**Set exercise:**
Count the lines in the items below that contain the string "bottom". Reply with the number alone.

(Excerpts of spatial question data)
= = = =
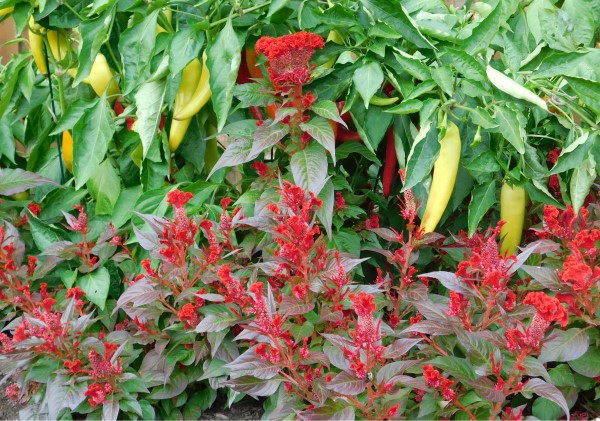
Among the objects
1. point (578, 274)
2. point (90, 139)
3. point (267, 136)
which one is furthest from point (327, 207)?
point (90, 139)

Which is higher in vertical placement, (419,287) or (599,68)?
(599,68)

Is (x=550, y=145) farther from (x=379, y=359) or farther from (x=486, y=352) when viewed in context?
(x=379, y=359)

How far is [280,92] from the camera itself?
1.61 meters

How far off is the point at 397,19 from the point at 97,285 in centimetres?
90

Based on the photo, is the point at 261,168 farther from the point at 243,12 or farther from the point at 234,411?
the point at 234,411

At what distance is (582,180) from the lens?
62.4 inches

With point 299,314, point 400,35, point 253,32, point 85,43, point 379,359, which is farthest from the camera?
point 253,32

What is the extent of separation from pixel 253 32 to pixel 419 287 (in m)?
0.75

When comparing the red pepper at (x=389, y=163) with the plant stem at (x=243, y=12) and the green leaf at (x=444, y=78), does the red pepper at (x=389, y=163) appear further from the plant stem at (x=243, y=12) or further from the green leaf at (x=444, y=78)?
the plant stem at (x=243, y=12)

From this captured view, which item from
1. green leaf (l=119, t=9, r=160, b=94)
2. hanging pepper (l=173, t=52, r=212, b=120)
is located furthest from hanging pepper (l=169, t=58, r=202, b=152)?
green leaf (l=119, t=9, r=160, b=94)

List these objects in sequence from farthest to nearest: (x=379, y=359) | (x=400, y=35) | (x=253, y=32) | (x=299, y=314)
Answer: (x=253, y=32)
(x=400, y=35)
(x=299, y=314)
(x=379, y=359)

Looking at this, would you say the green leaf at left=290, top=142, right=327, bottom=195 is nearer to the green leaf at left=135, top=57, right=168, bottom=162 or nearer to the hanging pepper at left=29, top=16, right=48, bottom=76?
the green leaf at left=135, top=57, right=168, bottom=162

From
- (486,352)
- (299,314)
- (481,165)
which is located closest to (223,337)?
(299,314)

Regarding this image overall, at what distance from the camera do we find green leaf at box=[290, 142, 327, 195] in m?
1.53
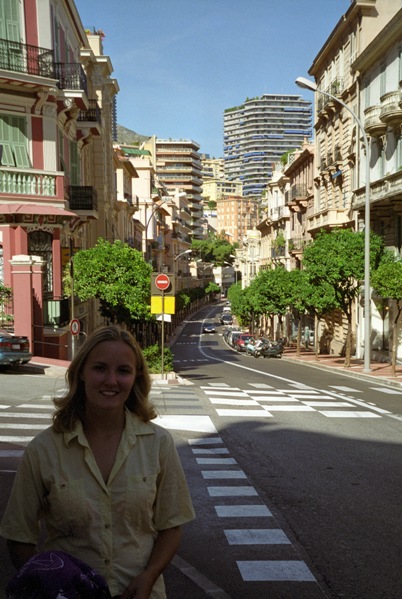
= = = =
**Exercise output:**
2